CLO and leveraged loan spreads are expected to remain at or near tights as credit fundamentals in the corporate sector remain robust against a backdrop of deterioration within the U.S. housing market, Bear Stearns analysts wrote last week.
Investor demand for leveraged loan credit has resulted in loosened credit standards, according to some market participants. Even so, the persistently tight leveraged loan spreads have led a number of CLO managers to pick up higher yielding assets, such as middle-market loans. But while there are some cracks in the theme of robust corporate credit performance, a number of analysts, including those at Bear Stearns, feel that the "current corporate credit cycle still has some time to play out."

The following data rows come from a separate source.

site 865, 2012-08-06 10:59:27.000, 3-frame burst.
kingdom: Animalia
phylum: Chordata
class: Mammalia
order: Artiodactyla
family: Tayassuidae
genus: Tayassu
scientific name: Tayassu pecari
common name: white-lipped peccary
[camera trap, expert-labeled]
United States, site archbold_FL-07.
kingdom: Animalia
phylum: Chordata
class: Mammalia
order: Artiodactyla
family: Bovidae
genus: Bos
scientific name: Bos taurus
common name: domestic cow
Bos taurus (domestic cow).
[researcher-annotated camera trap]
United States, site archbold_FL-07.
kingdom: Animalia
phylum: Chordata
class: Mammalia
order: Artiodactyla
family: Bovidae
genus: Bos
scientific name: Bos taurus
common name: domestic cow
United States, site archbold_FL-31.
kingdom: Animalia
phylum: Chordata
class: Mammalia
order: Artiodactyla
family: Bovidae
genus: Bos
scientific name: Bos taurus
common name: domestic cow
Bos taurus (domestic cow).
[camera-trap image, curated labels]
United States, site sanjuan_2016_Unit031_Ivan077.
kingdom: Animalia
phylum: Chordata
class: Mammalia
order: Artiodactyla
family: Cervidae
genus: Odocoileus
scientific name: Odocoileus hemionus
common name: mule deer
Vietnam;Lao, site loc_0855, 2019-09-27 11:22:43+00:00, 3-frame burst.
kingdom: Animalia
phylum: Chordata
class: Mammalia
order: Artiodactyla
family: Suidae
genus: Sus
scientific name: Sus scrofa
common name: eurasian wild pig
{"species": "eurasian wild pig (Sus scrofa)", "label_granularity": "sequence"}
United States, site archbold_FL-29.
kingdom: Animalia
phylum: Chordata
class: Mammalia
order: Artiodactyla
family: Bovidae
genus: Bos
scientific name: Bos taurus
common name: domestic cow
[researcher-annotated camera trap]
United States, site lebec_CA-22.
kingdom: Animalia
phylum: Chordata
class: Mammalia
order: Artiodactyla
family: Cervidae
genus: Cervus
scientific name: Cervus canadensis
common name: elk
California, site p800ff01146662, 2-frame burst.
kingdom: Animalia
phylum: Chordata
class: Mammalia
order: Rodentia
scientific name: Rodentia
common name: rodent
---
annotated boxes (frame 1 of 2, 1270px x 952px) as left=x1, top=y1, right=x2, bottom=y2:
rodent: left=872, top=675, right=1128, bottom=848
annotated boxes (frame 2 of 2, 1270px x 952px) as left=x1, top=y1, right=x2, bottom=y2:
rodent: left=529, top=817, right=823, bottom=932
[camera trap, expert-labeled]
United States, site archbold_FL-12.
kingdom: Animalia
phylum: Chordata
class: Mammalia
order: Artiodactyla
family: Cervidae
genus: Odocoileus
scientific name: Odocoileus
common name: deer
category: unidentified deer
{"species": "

All-in-all, leveraged loan issuers seem pretty healthy. Average Ebitda growth among public-filing issuers was 17.3% in the second quarter, slightly down from 20.3% in the second quarter but up year-over-year by 3.2%, according to analysts. The average debt-to-Ebitda ratio for the past two years has ranged between 4.8 times to 5.0 times. On the other hand, some of the newer leveraged buyout deals have higher-than-average debt multiples and lower interest coverage ratios - a trend investors should be wary of. "It is on the margin that investors need to be a bit more careful, as can be seen from the average leverage multiple of large LBOs that has grown to six times, and the average interest coverage for these has fallen to 1.5 times," Bear Stearns analysts wrote.
Meanwhile, the loan-only credit default swap market continues to grow, as an increasing number of investors look to hedge their bets on the vitality of corporate credit. Although speaking to the positive short-term outlook of the sector, the premium on the contracts remains "well within" the spread on cash loans, according to Bear. In other words, investors don't appear to be scrambling to short using loan CDS just yet.
Some investors have turned away from CDOs backed by residential mortgages in favor of CLOs. JPMorgan Securities has been a proponent of CLO investing "at the wings," as it has grown increasingly bearish on lower-rated tranches within the home equity ABS space and, subsequently, those CDOs backed by subprime credits.